Size of pancreatic NET as one criterion for surgery

Several criteria can be used to recommend surgery for pancreatic NET. These include growth rate, metastases, histology, and hormonal secretion. A major criterion is tumor size. There is considerable disagreement even among consensus groups about a cutoff of size between 1 and 3 cm as the criterion to offer surgery in pancreatic NETs (1, 23, 24). There is agreement that omitting surgery for tumors of ≥3 cm has an unfavorable prognosis (25). Setting a low cutoff might result in too many unneeded operations, including complications (24). For lesions of ≤1.0 cm, endoscopic ultrasound serially in MEN1 shows an absent or minimal annual growth rate (26). Recent retrospective studies of MEN1 representing a collaboration from Holland found that, at ≤2 cm (99 cases followed for 3 years), omitting surgery was preferable to doing surgery (24, 25, 27). A recent retrospective study from the French/Belgian collaboration (46 cases followed for 11 years) reached a similar conclusion (28). Although differing opinions about size at cutoff will persist, these two recent studies are a strong voice for the size cutoff to be at 2 cm.

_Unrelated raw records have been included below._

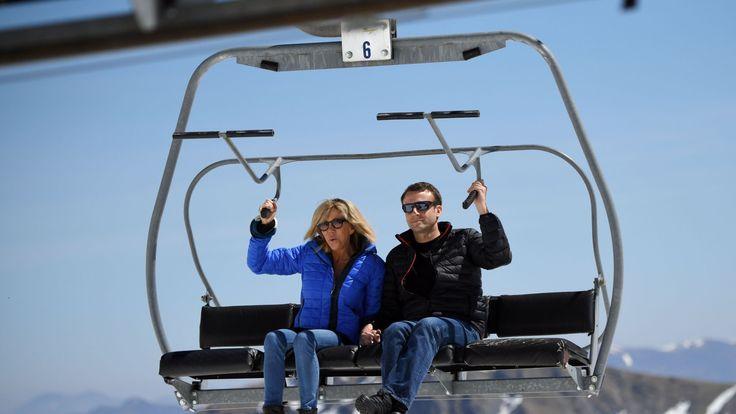 Emmanuel Macron (R) and his wife Brigitte Trogneux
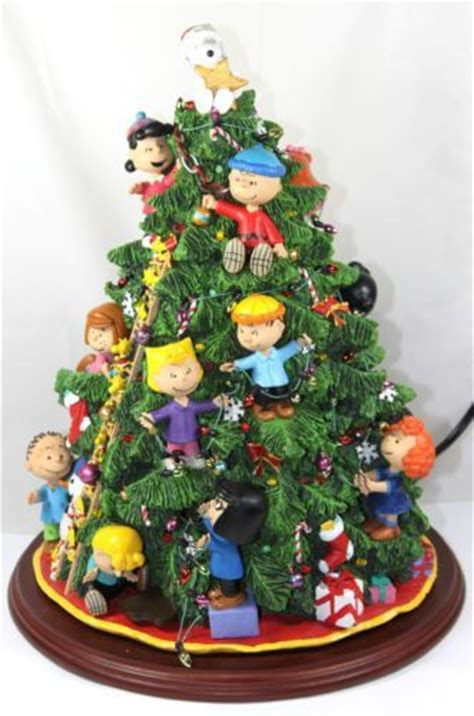 peanuts christmas tree danbury mint figurine 2003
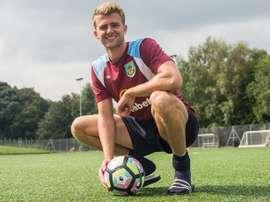Bamford no quiso jugar en el Championship con el Villa y se fue al Burnley. BurnleyFootballClub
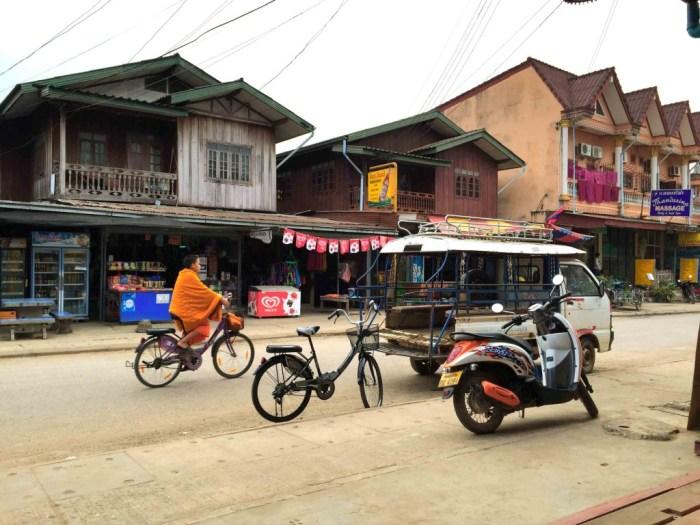 Laos.Vang-Vien-gade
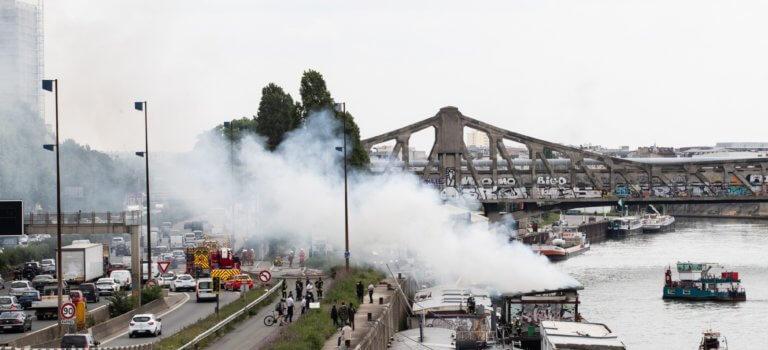 Une péniche d'habitation en feu au pont Mandela d'Ivry-sur-Seine
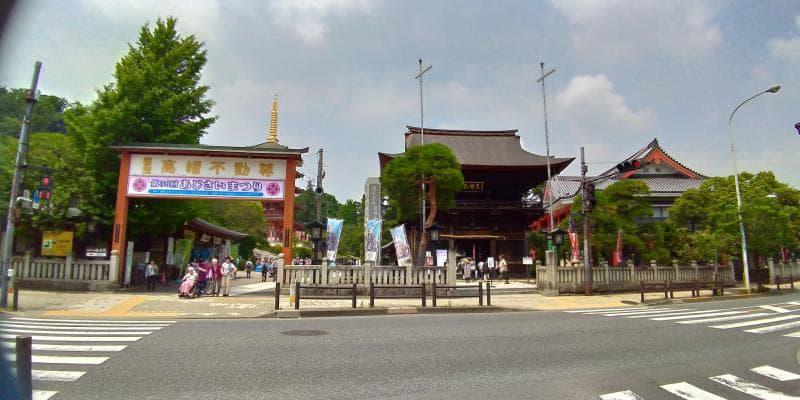 仁王門の隣には「あじさいまつり」と書かれた大きな看板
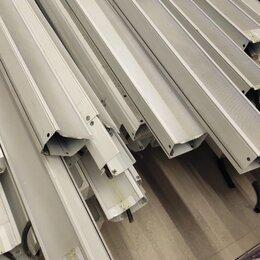 Люстры и потолочные светильники - Светильники Vector LED, 0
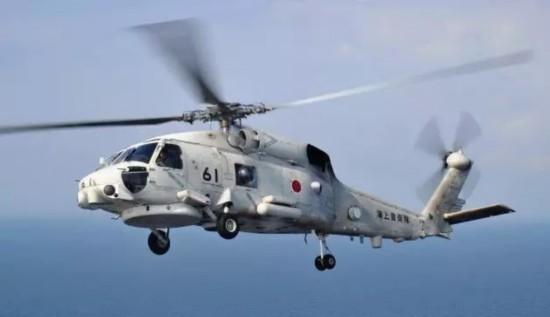 日本自卫队海底寻获失联直升机 机内发现数具遗体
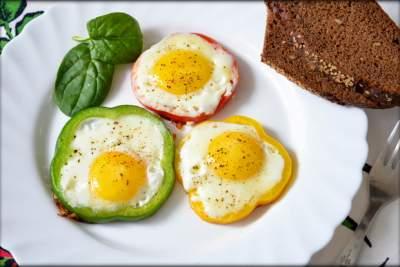 Медики рассказали, кому стоит отказаться от яиц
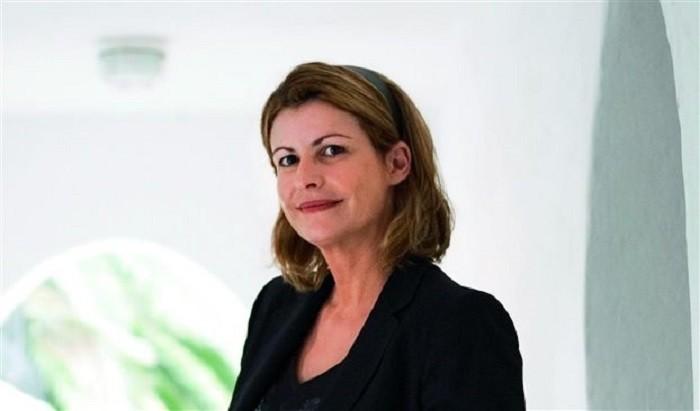 """Οι εξηγήσεις της Αλεξίας Έβερτ μετά την καρατόμησή της από τη θέση της Αντιδημάρχου Αθηναίων: Το σχόλιο μου για """"κατσαρίδες"""" και """"τρωκτικά"""" δεν αφορούσε στο ΚΚΕ – BINTEO"""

Minimally invasive surgery of pancreatic NETs

Minimally invasive surgical approaches, such as laparoscopic approaches, are under exploration for most of the tumors in MEN1. In general, due mainly to tumor multiplicity as in the parathyroids, the minimally invasive operations are more difficult and less frequently recommended in MEN1 than in sporadic tumors (1, 29). The pancreas gland presents special problems for laparoscopic approaches, mainly exposure and friability (30, 31). Only small series of MEN1 cases have been reported. For example, for nonfunctional pancreatic NETs operated laparoscopically or robotically, a recent series reported 21 and 43 cases of MEN1, respectively (32, 33). The outcomes and complications were similar to those with traditional open surgery but with less operating time and less blood loss. It is too early to make a broad recommendation to change surgical strategy for pancreatic tumors in MEN1.

177Lu dotatate therapy

Somatostatin analogs bind to receptors on most neuroendocrine cells. These analogs have been explored as carriers to deliver various isotopes for radiation to tumors. Peptide receptor radionuclide therapy has been under study for >15 years in Europe (34). A controlled trial of 177Lu dotatate was completed in 229 patients among 8 countries, including the United States, with advanced midgut NET (35). Mainly in the ileum, this is not the location of a typical MEN1 tumor, and few if any MEN1 cases were included in the trial. Both groups received high doses of somatostatin, and the trial group additionally received 177Lu dotatate (Lutathera; Advanced Accelerator Applications USA, Inc.) as peptide receptor radionuclide therapy. At 20 weeks, progression-free survival was lower in the Lutathera group (11% vs 65%). As of 25 January 2018, Lutathera has received approval of its new drug application by the US Food and Drug Administration. Some patients may qualify to receive it in the United States through Expanded Access (“compassionate use”).

MEN1 gene

Search for the MEN1/menin pathway

The MEN1 gene functions in MEN1 tumorigenesis as a growth suppressor, showing biallelic inactivation of MEN1 by several criteria, mainly loss of heterozygosity at the menin locus of chromosome 11q13. Some 30 menin molecular partners have been reported in efforts to uncover menin’s molecular pathway (36). None of these partners or pathways has yet been proven to be a central mediator of MEN1 tumorigenesis. The most extensive work has been with mixed lineage leukemia (MLL). MLL [also termed lysine (K)-specific methyl transferase 2A or KMT2A] fusion genes account for 10% of leukemias. More than 80 partner genes have rearrangement/fusions with the C terminus of the MLL gene. These MLL fusions are oncogenes, and many or all are activated further by binding to menin (37). Small-molecule inhibitors of this menin interaction with MLL are under development, with promise of therapeutic efficacy against leukemias in animal and cell models (38). This oncogenic role of menin in leukemia has no clear relevance to menin’s tumor suppressor molecular pathway in MEN1, nor do the small-molecule inhibitors of menin interaction with MLL (39, 40).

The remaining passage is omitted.